Meia inspected the dirt slope and insisted on staying well ahead of the group. Brivaria and her abysmal 17 awareness had no room to object. Her awareness had been awful before the level loss and it seemed even worse now. Angels were many things but perceptive was not one of them. Post-rebirth she was now particularly bad at it.
Meia called for the group to halt upon reaching the entrance into the dungeon proper and then asked Brivaria to join her. No one could see in the dark and Brivaria’s Produce Light skill could be active almost all day so long as she kept the brightness down and didn’t get fancy with it. Brivaria filled the room with gentle light and Meia went to work.
Outwardly it looked like the group was entering an upside down tree. The inside shared that aesthetic with floors, walls, and ceiling that looked like someone had hollowed out the inside of a tree even down to the rings indicating age swirling on the ceiling and floor. None of it made much of an impression on the angel as her foremost experience with trees had been of the living kind trying to crush her. It wasn’t a positive impression and she greatly preferred the inert variety.
“There are chest-high holes in the wall. They looked like the dungeon equivalent of an arrow hole. I’m guessing we step into this room and get peppered with-” What Meia was about to say died in her throat as the trap activated. Trixie had come down the slope with Brivaria and innocently padded into the room.
“Run! Get back, get back!” Meia shouted. Everyone backed up as Meia and even Brivaria scrambled out of the path of dozens of razorsharp thistles. They shot from the wooden walls of the dungeon with the force of crossbow bolts. More and more poured from the room, slamming into the soft earth where the two had just stood. All four adventurers heard Trixie’s barking and the soft impacts as hundreds of projectiles no doubt flew around the room.
After minutes of listening to the trap spewing its projectiles, finally the sounds came to an end. Everyone crept down to the entrance afraid of what they would find. Brivaria shined her light into the room and it came to rest on a happy, golden dog sitting in the center of the room panting. Everyone flinched as the dog ran toward them but nothing emerged from the walls.
“Trixie, bad girl!” Meia scolded the dog while Brivaria knelt to check Trixie for thistles. The dog was entirely fine. She’d been below the height at which the thistles fired.
“Yeah, bad girl,” Rake echoed but without feeling. He was peering into the dungeon and looking at the stacks of thistles around the perimeter of the room. Several walls looked like cacti with many of the long thistles sticking out but most of the projectiles ended up on the floor. He piked one up, careful not to touch the point, and tentatively threw it. It flew unerringly through the air. Rake’s face lit up.

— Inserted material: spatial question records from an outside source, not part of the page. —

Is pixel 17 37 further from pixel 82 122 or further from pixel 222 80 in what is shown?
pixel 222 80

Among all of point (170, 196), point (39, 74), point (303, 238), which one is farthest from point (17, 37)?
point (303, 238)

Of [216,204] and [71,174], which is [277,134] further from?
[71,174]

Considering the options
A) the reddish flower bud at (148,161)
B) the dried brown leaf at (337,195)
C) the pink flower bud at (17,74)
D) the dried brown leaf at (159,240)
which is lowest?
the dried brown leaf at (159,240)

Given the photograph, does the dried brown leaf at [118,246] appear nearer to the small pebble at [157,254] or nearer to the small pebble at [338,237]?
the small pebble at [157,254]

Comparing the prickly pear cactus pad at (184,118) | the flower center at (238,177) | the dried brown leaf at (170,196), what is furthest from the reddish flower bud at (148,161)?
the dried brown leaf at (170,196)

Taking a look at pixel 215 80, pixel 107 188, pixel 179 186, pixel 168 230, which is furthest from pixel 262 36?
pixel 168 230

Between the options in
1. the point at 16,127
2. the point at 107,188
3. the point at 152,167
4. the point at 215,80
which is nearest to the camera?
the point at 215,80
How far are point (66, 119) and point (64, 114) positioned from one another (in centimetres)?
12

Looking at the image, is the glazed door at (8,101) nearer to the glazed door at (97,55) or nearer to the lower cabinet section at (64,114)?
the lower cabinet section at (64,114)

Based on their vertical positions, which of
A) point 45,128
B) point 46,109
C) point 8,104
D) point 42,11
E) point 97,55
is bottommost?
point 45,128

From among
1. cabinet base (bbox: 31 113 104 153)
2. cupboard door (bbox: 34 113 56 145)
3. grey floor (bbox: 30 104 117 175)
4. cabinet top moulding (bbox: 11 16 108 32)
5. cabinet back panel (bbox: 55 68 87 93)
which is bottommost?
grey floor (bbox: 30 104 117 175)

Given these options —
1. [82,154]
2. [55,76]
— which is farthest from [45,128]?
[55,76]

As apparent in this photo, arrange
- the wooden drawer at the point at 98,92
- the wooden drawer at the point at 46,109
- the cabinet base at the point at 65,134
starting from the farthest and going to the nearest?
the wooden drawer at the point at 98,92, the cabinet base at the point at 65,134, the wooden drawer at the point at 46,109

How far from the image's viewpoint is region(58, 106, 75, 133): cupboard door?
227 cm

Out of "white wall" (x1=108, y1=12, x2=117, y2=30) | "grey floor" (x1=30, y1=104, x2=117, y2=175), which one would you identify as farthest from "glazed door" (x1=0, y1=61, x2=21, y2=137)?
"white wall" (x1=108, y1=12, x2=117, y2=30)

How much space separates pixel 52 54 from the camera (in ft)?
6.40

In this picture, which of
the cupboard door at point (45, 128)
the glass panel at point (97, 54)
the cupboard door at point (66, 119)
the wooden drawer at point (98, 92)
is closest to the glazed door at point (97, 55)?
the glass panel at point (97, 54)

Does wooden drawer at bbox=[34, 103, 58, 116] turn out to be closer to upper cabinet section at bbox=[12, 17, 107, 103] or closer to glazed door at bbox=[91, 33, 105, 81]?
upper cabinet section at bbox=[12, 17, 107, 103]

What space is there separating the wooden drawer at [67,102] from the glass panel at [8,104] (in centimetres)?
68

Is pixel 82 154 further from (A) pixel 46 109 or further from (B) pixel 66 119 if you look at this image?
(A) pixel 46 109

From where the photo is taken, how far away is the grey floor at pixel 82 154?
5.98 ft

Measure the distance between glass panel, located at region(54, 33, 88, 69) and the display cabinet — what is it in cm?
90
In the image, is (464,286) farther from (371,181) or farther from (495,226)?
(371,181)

“They have a light flying or throwing enchantment. Let’s each collect a few bundles and wrap them in towels just in case there’s some sort of contact poison on them. They might be valuable. If not for use as weapons, they’ve got dungeon mana in them and that might be worth something.” Everyone started collecting thistles except Trixie and Brivaria.
The angel waited for the others to get a few bundles and then activated Tailwind very briefly. A gust of wind blew a significant number of thistles into a corner. She walked over and lowered an armored boot on top of them. Every thistle she touched disappeared, instantly whisked away and into her inventory. Her foot touched the floor after adding a couple hundred of them to her inventory.
“I’ve been meaning to ask about that,” Meia said while watching the display. “Do you have a bag of holding or other storage container that lets you do that or…”
“I have the Inventory skill,” Brivaria answered cheerfully.
“I’ve heard that skill doesn’t show up on a class skill list until you get into the eighties, level-wise. That’s amazing. Just how high level are you?” Rake asked with incredulity. Meia jabbed him in the side with an elbow.
“That’s rude a question. Also I think Trixie did us a favor. There are so many of these thistle holes that there’s no way I’d have been able to gum them all up even if I had enough of the sticky gum on hand. We’d have had to crawl through the place or send Penry in with two shields and a couple packs as make-shift armor to absorb them all.” Penry paled at Meia’s words. That was not an appealing mental picture. Trixie wuffed upon hearing her name which prompted Brivaria to reach down and scritch the dog’s side.
“Well we’re one room in, let’s keep it going,” Rake said, moving swiftly past his own faux pas. Brivaria wasn’t offended or bothered by the question. She didn’t understand why it was rude but chose to trust Meia’s word on the matter. Taking about one another’s levels was not a thing they did. Her level was not very flattering so the angel was fine with that arrangement.
The next room was an intersection. There were four exits. One lead back the way they came. Opposite that one was an archway with no door and an apparently empty room beyond. Flanking the open archway on either side were two more corridors. The path to the left curved out of sight while the right was barred by a slab of wood which which was door-sized but sans any sort of visible handle.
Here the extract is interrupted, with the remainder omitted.